I’ve never asked my British Columbia colleagues what it means to be Canadian. If anything, they’ve stressed that they are not Americans. And anyway, those of us who inhabit the Salish Sea north and south of the border probably have more in common with each other and the Salish Sea than with the rest of our respective countrymen and women.

Except in rare instances, we do speak the same language. I don’t have to practice my French (poorly) when I go to Vancouver. I did before going to Montreal, the same way I practiced (poorly) before going to Brussels. But in Montreal,  the taxi driver from the airport spoke English and listened to gypsy jazz and broke into French when I ask if he spoke French. He also gave us a demonstration of Louisiana French, along with a brief linguistic analysis. You have to go to Quebec City, he said, if you want to hear only French— but even there, if you speak English, they will want to speak and practice their English.

But on the streets of Montreal I hear French: elderly gentlemen, young ladies, children, women in headscarves, black man with dreadlocks, even some Chinese. Carlos the Air Canada flight attendant announced in English, then French, en route to Trudeau Airport.

But the English-speaking bartender who grew up in Montreal shrugged when I asked him about Saint-Jean-Baptiste Day. Oh, he said, that’s something bigger in Quebec City.

French is the official language of Quebec and Canada’s official languages are French and English. Language has been both the flash point and the proxy for political and cultural battles in Quebec and between Quebec and the Canadian government. Today, if you believe the man on the radio talking this morning about what Saint-Jean-Baptiste Day means, to be a Quebecer is to be the best of both French and English. He said he was proud to be Canadian.

I’m not Canadian but I think it would be great if being French and English and Hispanic and Native American and Chinese were what it meant to be Canadian. Americans usually don’t think they can learn anything from another country. We might from our northern neighbor.
################
PROBLEM SET.
1. According to the essay on language in Montreal, what did the bartender who grew up in Montreal say about Saint-Jean-Baptiste Day?
2. Write out everything in the essay on language in Montreal from "French is the" down to "proud to be Canadian.".
You won't need the items that come after the essay on language in Montreal.

Items from a data collection.
################
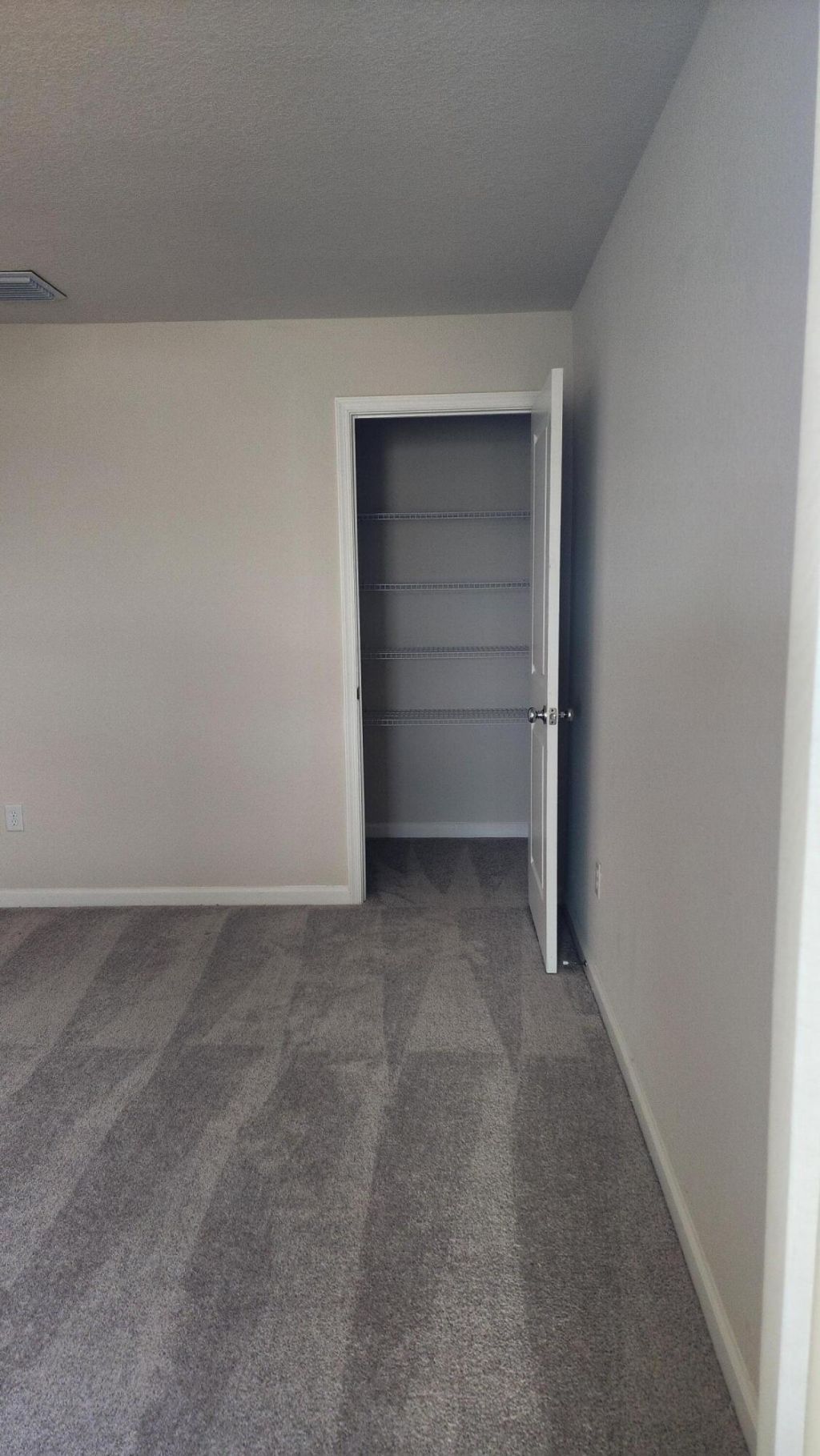 799 Carlyle Way, Fort Pierce, FL 34947 Photo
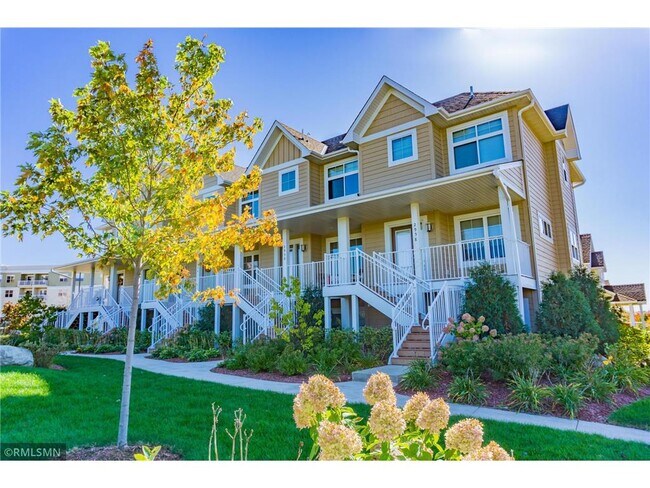 Foto del edificio - 2954 Clover Ridge Dr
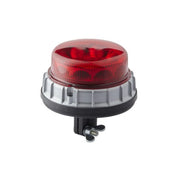 Hella Strobe-Type Beacon High 2XD 011 557-221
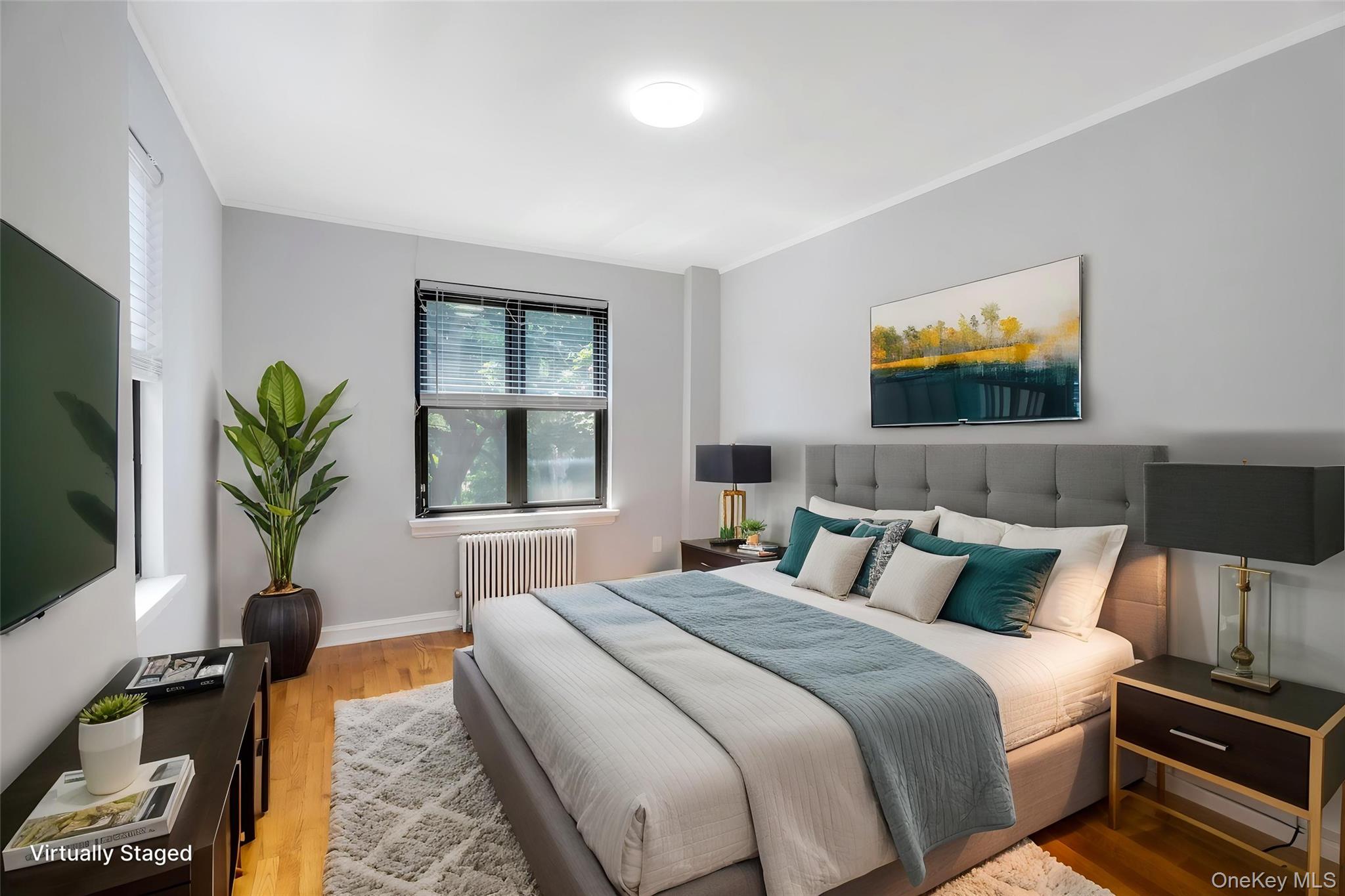 76-12 Ditmars Boulevard B3 Property Photo 7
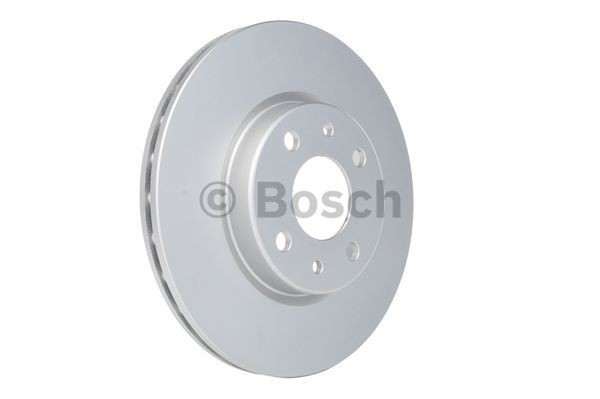 Frenos delanteros Bosch 0986478515 precio, desde 26,57 EUR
################
ANSWERS FOR THE EXERCISE.
1. He said it's something bigger in Quebec City.

2.
French is the official language of Quebec and Canada’s official languages are French and English. Language has been both the flash point and the proxy for political and cultural battles in Quebec and between Quebec and the Canadian government. Today, if you believe the man on the radio talking this morning about what Saint-Jean-Baptiste Day means, to be a Quebecer is to be the best of both French and English. He said he was proud to be Canadian.